A challenging issue in the field of the automatic recognition of emotion from speech is the efficient modelling of long temporal contexts. Moreover, when incorporating long-term temporal dependencies between features, recurrent neural network (RNN) architectures are typically employed by default. In this work, we aim to present an efficient deep neural network architecture incorporating Connectionist Temporal Classification (CTC) loss for discrete speech emotion recognition (SER). Moreover, we also demonstrate the existence of further opportunities to improve SER performance by exploiting the properties of convolutional neural networks (CNNs) when modelling contextual information. Our proposed model uses parallel convolutional layers (PCN) integrated with Squeeze-and-Excitation Network (SEnet), a system herein denoted as PCNSE, to extract relationships from 3D spectrograms across timesteps and frequencies; here, we use the log-Mel spectrogram with deltas and delta-deltas as input. In addition, a self-attention Residual Dilated Network (SADRN) with CTC is employed as a classification block for SER. To the best of the authors' knowledge, this is the first time that such a hybrid architecture has been employed for discrete SER. We further demonstrate the effectiveness of our proposed approach on the Interactive Emotional Dyadic Motion Capture (IEMOCAP) and FAU-Aibo Emotion corpus (FAU-AEC).

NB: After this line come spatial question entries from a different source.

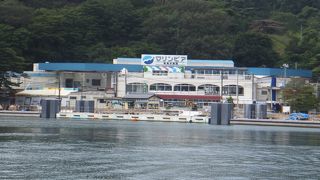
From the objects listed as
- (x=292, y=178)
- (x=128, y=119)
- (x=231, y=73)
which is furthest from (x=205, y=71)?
(x=292, y=178)

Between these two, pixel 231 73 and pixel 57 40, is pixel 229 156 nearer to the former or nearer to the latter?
pixel 231 73

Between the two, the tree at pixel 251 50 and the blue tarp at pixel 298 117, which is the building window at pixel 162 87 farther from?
the tree at pixel 251 50

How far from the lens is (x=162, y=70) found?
8500 centimetres

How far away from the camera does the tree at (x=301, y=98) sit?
78.9 m

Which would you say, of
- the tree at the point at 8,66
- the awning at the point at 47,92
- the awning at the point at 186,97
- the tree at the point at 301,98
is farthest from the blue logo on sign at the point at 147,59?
the tree at the point at 301,98

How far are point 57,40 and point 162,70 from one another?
1707 cm

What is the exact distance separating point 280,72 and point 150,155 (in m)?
55.2

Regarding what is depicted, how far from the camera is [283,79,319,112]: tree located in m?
78.9

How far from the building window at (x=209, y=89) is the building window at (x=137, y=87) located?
6.19 metres

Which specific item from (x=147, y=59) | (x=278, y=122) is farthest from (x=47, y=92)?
(x=278, y=122)

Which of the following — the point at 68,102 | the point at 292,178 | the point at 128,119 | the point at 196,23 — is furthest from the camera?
the point at 196,23

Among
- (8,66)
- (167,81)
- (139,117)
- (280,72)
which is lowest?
(139,117)

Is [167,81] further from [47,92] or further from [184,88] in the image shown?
[47,92]

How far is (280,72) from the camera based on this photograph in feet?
291
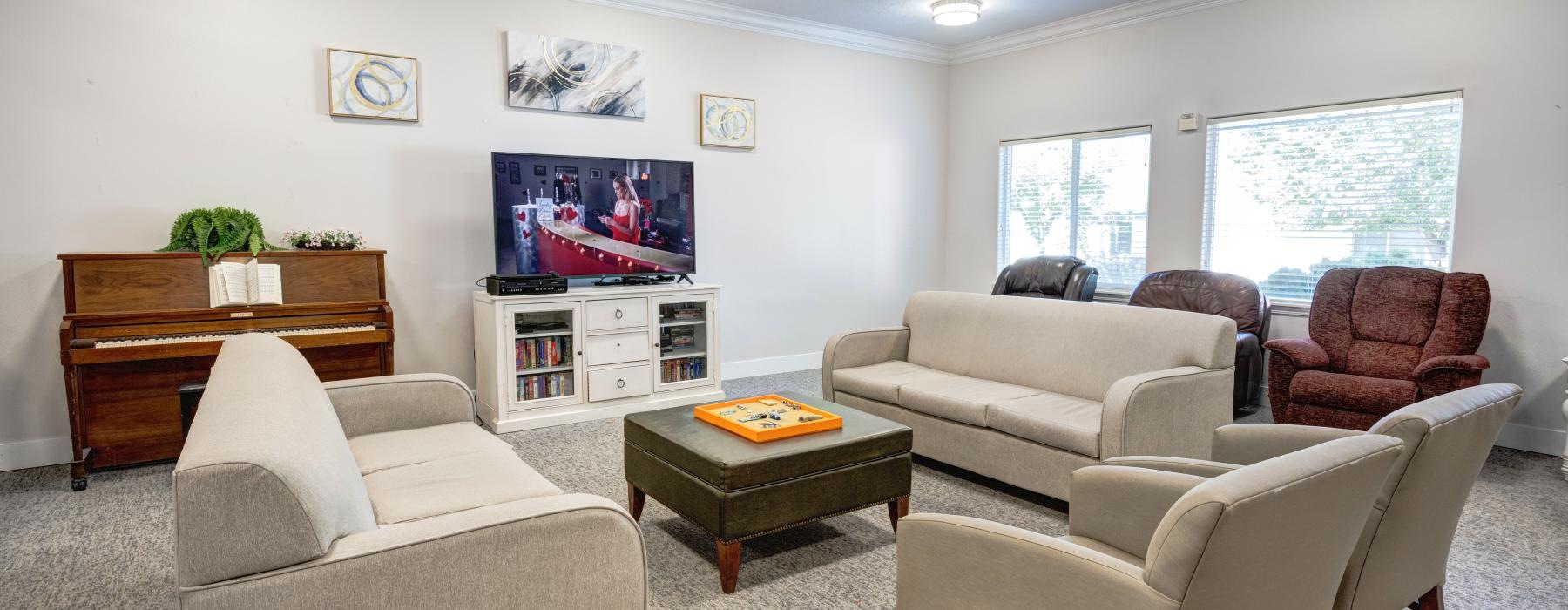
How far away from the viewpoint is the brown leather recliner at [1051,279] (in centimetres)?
568

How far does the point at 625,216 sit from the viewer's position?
5109mm

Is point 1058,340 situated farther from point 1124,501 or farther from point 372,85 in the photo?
point 372,85

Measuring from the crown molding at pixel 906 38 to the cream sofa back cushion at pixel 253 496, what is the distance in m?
4.31

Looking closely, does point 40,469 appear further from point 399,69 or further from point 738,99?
point 738,99

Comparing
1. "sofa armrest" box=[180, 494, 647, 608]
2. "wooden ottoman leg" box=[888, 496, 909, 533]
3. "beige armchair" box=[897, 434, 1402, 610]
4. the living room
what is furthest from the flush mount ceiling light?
"sofa armrest" box=[180, 494, 647, 608]

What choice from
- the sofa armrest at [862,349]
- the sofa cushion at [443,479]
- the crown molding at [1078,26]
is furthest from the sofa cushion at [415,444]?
the crown molding at [1078,26]

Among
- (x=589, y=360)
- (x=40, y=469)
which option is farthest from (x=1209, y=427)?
(x=40, y=469)

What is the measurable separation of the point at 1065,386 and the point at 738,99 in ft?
10.7

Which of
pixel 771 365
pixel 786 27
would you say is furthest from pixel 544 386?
pixel 786 27

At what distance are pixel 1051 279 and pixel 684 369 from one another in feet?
8.57

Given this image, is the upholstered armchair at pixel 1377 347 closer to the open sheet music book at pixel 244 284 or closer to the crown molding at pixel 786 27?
the crown molding at pixel 786 27

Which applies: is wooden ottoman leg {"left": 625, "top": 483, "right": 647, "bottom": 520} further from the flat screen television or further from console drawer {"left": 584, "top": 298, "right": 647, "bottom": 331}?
the flat screen television

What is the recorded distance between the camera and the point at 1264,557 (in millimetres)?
1353

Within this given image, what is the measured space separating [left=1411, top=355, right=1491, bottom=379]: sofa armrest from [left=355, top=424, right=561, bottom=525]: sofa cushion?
12.8ft
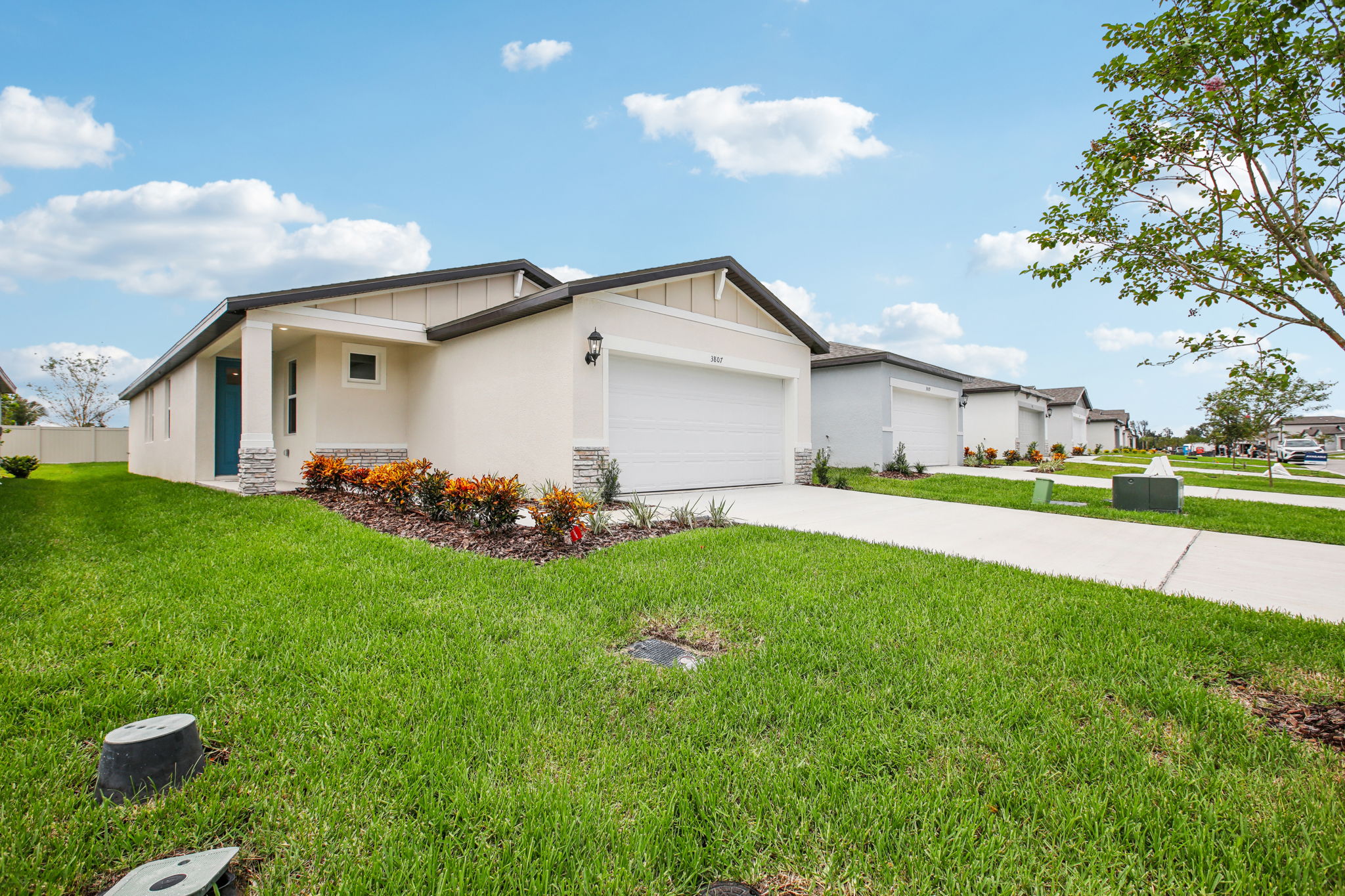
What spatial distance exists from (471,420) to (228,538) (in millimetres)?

Our experimental results reveal that the proposed method is well-suited to the task of discrete SER, achieving a weighted accuracy (WA) of 73.1% and an unweighted accuracy (UA) of 66.3% on IEMOCAP, as well as a UA of 41.1% on the FAU-AEC dataset.

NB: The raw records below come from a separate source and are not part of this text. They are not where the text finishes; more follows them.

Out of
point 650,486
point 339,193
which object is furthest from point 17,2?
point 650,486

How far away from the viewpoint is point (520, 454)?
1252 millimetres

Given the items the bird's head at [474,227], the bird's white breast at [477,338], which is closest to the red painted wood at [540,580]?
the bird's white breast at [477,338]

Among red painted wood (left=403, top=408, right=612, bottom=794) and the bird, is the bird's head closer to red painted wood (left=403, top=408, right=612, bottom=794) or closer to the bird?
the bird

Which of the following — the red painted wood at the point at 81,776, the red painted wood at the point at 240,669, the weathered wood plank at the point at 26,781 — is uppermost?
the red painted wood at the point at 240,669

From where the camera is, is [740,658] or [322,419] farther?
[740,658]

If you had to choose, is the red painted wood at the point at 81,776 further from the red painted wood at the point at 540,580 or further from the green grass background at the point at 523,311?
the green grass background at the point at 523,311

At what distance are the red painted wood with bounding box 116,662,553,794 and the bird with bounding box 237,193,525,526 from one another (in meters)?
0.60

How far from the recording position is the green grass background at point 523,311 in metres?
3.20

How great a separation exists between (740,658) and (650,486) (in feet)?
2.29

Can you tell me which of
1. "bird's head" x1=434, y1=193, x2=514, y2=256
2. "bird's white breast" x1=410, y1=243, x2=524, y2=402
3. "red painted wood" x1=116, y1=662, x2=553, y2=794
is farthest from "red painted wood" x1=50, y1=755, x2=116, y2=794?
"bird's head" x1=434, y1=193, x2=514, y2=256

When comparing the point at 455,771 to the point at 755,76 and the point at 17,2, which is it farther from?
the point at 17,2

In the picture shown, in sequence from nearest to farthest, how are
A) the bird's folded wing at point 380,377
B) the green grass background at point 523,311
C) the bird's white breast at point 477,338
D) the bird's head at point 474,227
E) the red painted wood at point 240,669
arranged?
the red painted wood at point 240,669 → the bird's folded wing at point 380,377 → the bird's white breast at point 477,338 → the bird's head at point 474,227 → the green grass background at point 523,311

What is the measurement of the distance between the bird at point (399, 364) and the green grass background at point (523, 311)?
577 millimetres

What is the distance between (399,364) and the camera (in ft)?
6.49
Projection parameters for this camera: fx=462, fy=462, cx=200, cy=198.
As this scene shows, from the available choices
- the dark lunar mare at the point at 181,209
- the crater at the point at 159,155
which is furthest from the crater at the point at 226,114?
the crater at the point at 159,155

从语音中自动识别情感是一个具有挑战性的问题,高效建模长时时间上下文是其中的一个关键挑战。此外,在将特征之间的长期时间依赖关系纳入考虑时,通常默认使用递归神经网络(RNN)架构。在这项工作中,我们旨在提出一种有效的深度学习神经网络架构,该架构结合了连接时间分类(CTC)损失,用于离散语音情感识别(SER)。此外,我们还展示了通过在建模上下文信息时利用卷积神经网络(CNN)的特性,进一步提高 SER 性能的机会。我们提出的模型使用并行卷积层(PCN)与挤压激励网络(SEnet)集成,该系统在此表示为 PCNSE,从 3D 时频谱图中提取时间步和频率上的关系;这里,我们使用对数梅尔频谱图以及其一阶和二阶差分作为输入。此外,还使用带有 CTC 的自注意残差扩张网络(SADRN)作为 SER 的分类块。据作者所知,这是首次将这种混合架构应用于离散 SER。我们还在交互情感对偶运动捕捉(IEMOCAP)和 FAU-Aibo 情感语料库(FAU-AEC)上展示了我们提出的方法的有效性。实验结果表明,该方法非常适合离散 SER 任务,在 IEMOCAP 上的加权准确率(WA)为 73.1%,未加权准确率(UA)为 66.3%,在 FAU-AEC 数据集上的 UA 为 41.1%。